At a certain point Higdon gets to hang out with two weird pill pushing hunter humanoids in an even weirder 'space' craft but how this comes about's very striking.
He decides to go hunting and heads out for McCarthy Canyon but along the way he encounters two stranded motorists working on their apparently stricken van who reveal not only they're hunters too but tell him he must go to a remote section of the Medicine Bow National Forest where the hunting's much better.
Now for many this'll be the point where the story dies because for them obviously these guys slipped him some LSD and he started hallucinating he was in the company of a spaceman called Ausso One.
And they may be right.
In fact I too suggest these guys were indeed the 'spacemen' he'd encounter later - but in the same sense Homer depicts the Ancient Greek gods masquerading as humans to expedite subsequent events.
In fact I wouldn't be surprised if when Higdon finally arrives at the back of beyond of Medicine Bow National Forest and is surprised to find his ol' buddy Gary Eaton there 'Gary Eaton' too's one of the 'spacemen'. It's that seemingly jokingly delivered line 'Eaton' uses about going 'higher up' to scare 'down' some elk for Higdon only for when Higdon finally spots some elk - including one "really outstanding animal" - he fires his rifle and experiences the total absence of sound accompanied by time slowing down to the point where the bullet moves through the air as if it's crawling through jello.

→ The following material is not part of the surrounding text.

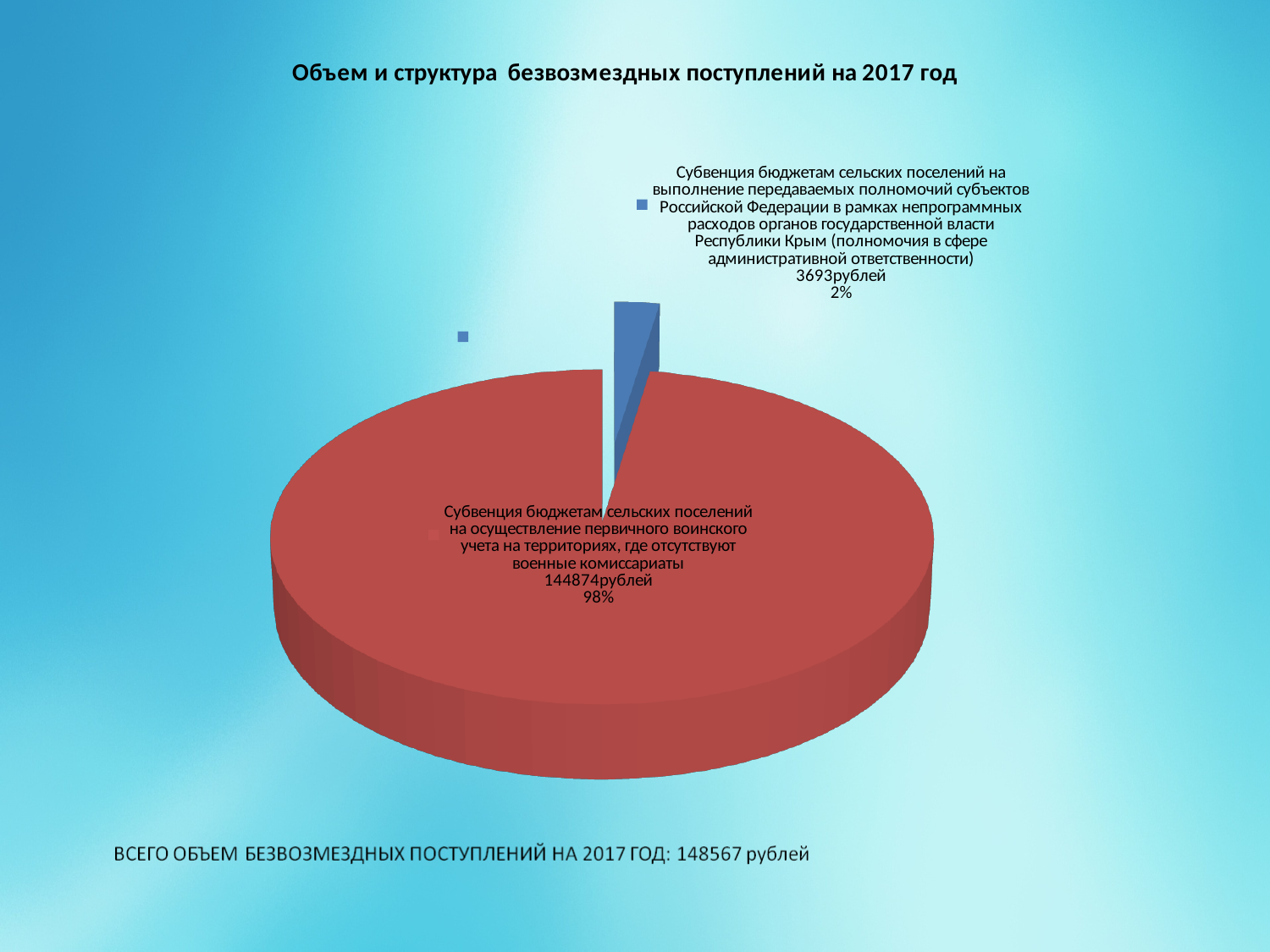
What is the value for the subvention for administrative responsibility powers (полномочия в сфере административной ответственности)? 3693рублей What is the title of the chart? Объем и структура безвозмездных поступлений на 2017 год What is the difference in rubles between the subvention for primary military registration and the subvention for administrative responsibility powers? 141181 рублей What share of the pie does the subvention for primary military registration take? 98% What is the value for the subvention for primary military registration (Субвенция бюджетам сельских поселений на осуществление первичного воинского учета)? 144874рублей Which is larger: the subvention for primary military registration or the subvention for administrative responsibility powers? the subvention for primary military registration What kind of chart is shown on the slide? pie chart What is the total volume of gratuitous receipts for 2017 stated on the slide? 148567 рублей What share of the pie does the subvention for administrative responsibility powers take? 2% How many slices does the pie chart have? 2 Which category is the largest in the pie chart? Субвенция бюджетам сельских поселений на осуществление первичного воинского учета на территориях, где отсутствуют военные комиссариаты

There seems to be some sort of law operating where these things're concerned requiring whatever it is that's 'playing' with you to warn you in advance of what's about to happen even if that warning's heavily disguised.
One day when I was attending infant school in the Sixties a mysterious lad looking much older and taller than all the other five and six year olds with a foreign accent that may've been Australian and dressed in archetypal American clothing suddenly appeared out of nowhere and told me as I hummed and hawed about using the flooded out schoolyard toilet "Hey lad if you go in there something's go'n'o get y'u!"
Paradoxically I'd been try'n'o hold out upto that point until dinnertime was over so I could use the indoor toilet but because this incredibly cool kid I'd never seen before - and indeed never saw again - had effectively challenged my bravery I decided to equally impress him by boldly marching in and taking a leak only to have what looked like this sort of Round Head era equivalent of a biology researcher dressed in a protective leather outfit step out the wall from behind me and painfully stab me in the arse with what looked like a 17th Century pewter equivalent of a gigantic cattle hypodermic.
I'm willing to bet when Higdon ran into the two hunters tinkering with their van and they told him he just had to visit Medicine Bow National Forest they said something like "If you go though dude you're go'n'o be surprised by what you find there so don't say we didn't warn you!"